Stated exercise - Count the lines in the items below that contain the word "furthest", matching case exactly, and give only that number.

Records of questions about scenes
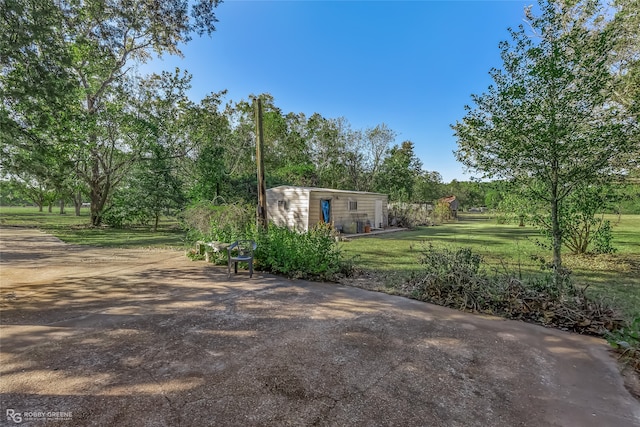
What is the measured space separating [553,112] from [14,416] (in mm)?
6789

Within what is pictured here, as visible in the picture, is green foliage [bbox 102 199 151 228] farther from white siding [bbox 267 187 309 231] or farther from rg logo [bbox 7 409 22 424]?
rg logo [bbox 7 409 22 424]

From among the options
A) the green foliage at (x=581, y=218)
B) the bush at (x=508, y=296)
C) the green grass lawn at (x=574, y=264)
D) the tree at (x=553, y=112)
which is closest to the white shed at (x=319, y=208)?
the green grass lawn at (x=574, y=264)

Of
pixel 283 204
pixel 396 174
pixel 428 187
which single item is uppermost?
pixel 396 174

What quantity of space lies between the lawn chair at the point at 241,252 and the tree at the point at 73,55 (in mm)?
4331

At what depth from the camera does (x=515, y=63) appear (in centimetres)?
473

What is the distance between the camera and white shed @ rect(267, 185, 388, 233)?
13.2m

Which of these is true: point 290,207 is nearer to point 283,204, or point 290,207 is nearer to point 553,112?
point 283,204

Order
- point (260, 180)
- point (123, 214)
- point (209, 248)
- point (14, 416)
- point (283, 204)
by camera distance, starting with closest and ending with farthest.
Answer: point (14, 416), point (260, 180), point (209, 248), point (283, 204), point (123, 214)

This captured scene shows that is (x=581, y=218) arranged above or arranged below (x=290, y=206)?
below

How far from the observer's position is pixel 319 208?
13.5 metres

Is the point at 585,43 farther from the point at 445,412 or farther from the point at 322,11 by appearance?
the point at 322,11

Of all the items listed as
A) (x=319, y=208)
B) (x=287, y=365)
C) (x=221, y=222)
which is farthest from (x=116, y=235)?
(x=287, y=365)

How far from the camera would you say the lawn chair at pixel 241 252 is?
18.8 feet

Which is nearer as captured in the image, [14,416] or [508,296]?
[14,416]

--

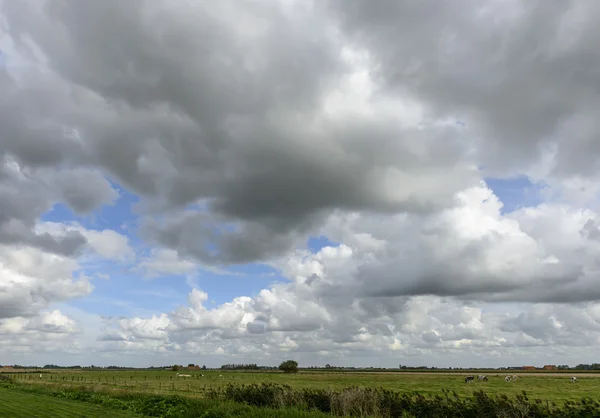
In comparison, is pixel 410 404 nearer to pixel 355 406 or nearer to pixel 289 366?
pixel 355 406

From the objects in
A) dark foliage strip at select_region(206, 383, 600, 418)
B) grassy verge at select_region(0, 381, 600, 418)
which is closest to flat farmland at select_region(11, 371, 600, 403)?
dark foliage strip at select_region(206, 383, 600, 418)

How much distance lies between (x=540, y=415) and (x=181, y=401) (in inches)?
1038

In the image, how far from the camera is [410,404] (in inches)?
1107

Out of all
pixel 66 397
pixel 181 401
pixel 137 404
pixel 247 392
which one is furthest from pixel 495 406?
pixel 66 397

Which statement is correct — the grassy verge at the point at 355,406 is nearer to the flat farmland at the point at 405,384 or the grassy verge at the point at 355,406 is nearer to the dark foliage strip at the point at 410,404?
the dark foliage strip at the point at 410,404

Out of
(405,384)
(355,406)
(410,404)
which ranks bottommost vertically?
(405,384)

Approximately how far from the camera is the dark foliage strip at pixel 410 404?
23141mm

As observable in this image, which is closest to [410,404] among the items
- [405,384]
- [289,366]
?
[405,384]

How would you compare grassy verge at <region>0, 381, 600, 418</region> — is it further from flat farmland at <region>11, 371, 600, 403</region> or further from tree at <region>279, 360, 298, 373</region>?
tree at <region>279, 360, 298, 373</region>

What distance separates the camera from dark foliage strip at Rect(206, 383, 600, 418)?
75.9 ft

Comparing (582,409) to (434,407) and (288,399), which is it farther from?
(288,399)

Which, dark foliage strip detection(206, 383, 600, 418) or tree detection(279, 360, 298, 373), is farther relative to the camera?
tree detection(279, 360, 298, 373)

---

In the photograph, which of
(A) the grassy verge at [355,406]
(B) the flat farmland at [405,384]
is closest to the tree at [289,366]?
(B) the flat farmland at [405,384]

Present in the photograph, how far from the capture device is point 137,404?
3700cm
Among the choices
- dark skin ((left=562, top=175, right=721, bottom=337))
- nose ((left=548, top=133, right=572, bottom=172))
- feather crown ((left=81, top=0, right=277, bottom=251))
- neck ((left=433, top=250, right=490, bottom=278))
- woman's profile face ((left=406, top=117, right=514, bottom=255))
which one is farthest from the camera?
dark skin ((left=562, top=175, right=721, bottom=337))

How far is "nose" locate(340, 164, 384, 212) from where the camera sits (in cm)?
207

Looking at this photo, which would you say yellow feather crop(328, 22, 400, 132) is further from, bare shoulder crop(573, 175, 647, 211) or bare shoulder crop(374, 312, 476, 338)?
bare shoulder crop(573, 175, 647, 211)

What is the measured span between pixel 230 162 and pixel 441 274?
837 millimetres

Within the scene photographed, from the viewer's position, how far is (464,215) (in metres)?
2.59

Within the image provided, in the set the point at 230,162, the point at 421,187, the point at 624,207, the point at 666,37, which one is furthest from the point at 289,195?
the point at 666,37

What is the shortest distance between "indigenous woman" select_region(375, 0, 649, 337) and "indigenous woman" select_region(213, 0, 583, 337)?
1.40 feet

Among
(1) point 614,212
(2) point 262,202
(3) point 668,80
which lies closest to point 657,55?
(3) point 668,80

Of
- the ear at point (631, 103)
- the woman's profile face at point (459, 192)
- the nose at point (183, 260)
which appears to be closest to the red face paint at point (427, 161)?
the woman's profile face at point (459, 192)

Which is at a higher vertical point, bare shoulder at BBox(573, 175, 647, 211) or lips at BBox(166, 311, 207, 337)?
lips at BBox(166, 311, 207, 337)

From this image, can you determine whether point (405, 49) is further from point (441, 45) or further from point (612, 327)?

Solution for this problem - 2